In an orphanage in this city, the Communist Party of China is rearing a corps of children as its own, training them to love the party as their own mother and father.

They are the orphans of Tangshan, the site of the devastating earthquake in 1976 which left 250,000 people dead and probably millions more injured and homeless.

Nothing could be done for the dead, but the party immediately recognised the potential of the 500 orphans found amongst the rubble of Tangshan City.

The order came down from above: none of the orphans are to be sent for adoption to other families, all are to be kept in the care of the state and taught unswerving loyalty to the party.

“The party is the sunlight and I am the flower,” the children sing. “The party’s benevolence is as infinite as heaven.
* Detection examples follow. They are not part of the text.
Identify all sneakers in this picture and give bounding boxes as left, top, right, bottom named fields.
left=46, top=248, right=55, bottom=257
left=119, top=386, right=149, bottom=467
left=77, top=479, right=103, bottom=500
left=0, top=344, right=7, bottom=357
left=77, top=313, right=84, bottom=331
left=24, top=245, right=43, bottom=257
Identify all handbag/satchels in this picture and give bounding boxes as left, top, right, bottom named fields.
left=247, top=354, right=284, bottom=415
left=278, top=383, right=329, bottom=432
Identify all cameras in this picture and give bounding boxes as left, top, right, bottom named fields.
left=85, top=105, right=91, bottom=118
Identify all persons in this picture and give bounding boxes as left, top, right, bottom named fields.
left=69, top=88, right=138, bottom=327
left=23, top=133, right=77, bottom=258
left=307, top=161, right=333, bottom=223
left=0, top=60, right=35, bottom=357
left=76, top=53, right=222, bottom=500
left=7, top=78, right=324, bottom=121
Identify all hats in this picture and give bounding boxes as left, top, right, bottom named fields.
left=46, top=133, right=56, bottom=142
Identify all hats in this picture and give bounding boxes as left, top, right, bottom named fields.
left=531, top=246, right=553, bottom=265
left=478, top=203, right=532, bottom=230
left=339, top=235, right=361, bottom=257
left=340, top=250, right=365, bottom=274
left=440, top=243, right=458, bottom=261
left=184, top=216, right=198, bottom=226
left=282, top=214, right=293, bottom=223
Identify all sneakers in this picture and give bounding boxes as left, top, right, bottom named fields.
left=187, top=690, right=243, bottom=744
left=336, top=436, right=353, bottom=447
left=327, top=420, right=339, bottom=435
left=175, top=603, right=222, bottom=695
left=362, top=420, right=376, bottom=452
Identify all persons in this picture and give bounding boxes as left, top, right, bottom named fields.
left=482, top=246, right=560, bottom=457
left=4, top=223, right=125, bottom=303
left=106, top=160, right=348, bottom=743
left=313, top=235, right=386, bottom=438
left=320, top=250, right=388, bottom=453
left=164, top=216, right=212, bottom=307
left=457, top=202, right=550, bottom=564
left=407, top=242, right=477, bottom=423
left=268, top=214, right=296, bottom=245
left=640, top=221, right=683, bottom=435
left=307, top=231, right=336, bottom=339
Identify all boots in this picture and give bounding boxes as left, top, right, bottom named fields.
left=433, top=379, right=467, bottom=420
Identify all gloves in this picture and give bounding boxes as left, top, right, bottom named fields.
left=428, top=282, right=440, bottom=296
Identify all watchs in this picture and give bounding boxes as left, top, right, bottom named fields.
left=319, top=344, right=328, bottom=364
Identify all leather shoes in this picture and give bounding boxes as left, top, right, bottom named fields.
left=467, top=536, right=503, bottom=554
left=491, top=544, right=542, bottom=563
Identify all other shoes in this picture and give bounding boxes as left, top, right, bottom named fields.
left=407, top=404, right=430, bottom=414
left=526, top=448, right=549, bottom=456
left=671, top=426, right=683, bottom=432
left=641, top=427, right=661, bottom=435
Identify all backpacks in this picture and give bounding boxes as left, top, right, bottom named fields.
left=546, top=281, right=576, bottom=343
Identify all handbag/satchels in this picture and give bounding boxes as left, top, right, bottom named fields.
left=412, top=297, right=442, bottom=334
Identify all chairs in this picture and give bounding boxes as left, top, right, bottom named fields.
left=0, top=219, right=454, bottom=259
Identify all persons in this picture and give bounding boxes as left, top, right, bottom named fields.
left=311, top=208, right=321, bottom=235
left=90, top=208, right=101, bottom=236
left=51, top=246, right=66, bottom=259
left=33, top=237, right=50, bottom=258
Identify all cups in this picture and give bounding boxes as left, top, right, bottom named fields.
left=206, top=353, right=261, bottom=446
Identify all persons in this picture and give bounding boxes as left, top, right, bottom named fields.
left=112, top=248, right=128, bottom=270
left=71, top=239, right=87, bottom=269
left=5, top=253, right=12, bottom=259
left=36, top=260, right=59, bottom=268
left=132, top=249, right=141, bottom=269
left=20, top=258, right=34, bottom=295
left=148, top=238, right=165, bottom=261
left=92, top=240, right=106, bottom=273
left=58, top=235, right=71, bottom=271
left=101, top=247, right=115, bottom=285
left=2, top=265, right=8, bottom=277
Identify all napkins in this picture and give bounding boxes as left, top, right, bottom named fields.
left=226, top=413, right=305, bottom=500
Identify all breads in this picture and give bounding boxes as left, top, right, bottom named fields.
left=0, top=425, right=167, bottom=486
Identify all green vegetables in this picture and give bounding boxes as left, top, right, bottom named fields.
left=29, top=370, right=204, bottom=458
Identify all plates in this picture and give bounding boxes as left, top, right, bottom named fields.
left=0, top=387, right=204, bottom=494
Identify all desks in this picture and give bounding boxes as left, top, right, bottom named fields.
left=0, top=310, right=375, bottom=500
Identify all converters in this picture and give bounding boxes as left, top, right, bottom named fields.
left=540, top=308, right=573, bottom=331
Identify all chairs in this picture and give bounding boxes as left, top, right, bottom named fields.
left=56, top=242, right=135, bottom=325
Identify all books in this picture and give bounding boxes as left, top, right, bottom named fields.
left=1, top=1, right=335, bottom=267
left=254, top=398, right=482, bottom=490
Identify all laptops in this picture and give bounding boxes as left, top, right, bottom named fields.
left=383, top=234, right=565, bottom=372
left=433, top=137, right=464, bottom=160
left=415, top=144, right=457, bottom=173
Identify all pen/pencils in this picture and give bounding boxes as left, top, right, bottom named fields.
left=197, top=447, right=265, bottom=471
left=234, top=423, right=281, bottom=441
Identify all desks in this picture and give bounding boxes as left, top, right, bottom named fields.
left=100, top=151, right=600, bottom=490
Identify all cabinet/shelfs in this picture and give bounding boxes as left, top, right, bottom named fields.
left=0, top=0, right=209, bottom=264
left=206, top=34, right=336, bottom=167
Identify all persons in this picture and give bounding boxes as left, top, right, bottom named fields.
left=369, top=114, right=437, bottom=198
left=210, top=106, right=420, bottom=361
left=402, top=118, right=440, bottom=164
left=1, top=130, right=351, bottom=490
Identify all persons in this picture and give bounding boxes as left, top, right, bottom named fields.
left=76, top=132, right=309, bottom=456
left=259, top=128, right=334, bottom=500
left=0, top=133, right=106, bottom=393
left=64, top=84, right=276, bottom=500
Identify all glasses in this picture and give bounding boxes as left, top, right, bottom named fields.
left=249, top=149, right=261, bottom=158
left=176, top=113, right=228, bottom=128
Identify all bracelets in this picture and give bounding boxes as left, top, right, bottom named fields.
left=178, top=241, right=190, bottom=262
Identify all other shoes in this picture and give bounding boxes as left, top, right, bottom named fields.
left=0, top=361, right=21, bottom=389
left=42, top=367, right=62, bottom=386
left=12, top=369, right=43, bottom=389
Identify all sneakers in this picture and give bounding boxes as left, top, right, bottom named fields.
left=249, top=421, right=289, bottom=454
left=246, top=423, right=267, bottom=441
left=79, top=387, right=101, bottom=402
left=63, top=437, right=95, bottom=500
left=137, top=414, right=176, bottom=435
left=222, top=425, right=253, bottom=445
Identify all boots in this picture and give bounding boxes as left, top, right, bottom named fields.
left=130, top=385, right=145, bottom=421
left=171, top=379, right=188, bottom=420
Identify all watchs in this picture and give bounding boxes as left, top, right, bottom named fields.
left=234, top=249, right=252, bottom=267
Socialism’s benefits are boundless.”


Five years after the earthquake, there are still 346 children in the “Orphanage of Foster Revolution.” More than 200 others have already gone back to Tangshan City, east of Peking, to live and work.

Most are happy to go, said the orphanage officials. If they do not want to go back to the source of such traumatic memories, “they are re-educated and then sent back.”

The orphans, ranging in age from five years to 17 years, live a cloistered life within their compound in the middle of this city, carefully watched by their teachers and virtually never allowed out.

Three young girls paraded before visitors were only six months old when the earthquake hit and no one knew their names, so they were given a new surname – “Party.”

Their full names roughly translate as “The Seedling Fostered by the Party”, “Revolutionary Redness Fostered by the Party” and “New Generation Fostered by the Party.”

Outings are group events organised by the orphanage. There are no individual contacts with children outside. There is no pocket money – the orphanage supplies all their needs, and the children would not be allowed out to the shops anyway.

“They love the party much more than most children,” said the headmaster Mr Dong Yuguo. “The party has given them a second life.”

But why are they kept so isolated?

Because they are busy, and because if they went outside with other children, they may hear people talk about their families and parents, which would make them feel bad,” he said.

To a Westerner at least, the explanation rings false. Despite the laughing faces, the school has a sinister ring to it.

These children are amongst the few in China that the party can control completely. There are no competing allegiances, none of the influences of family and friends. They are the party’s to mold and shape.

Another of the orphans’ songs runs: “If revolutionary resolve is established when young, then we will dare to brave mountains of knives and sea of fire, closely following the Communist Party.”

“I love the party because the party takes care of us, gives us clothes and education and loves us very much,” one 17-year-old girl told me in halting English. “I will go wherever the party sends me.”

Everyone studies hard, trying to get into college or university. If they don’t, they go back to work in Tangshan where their parents died.

But they will go back as committed Communists striving with one mind to do the party’s bidding.

After five years of constant drilling and propaganda, it would be surprising if they did anything else.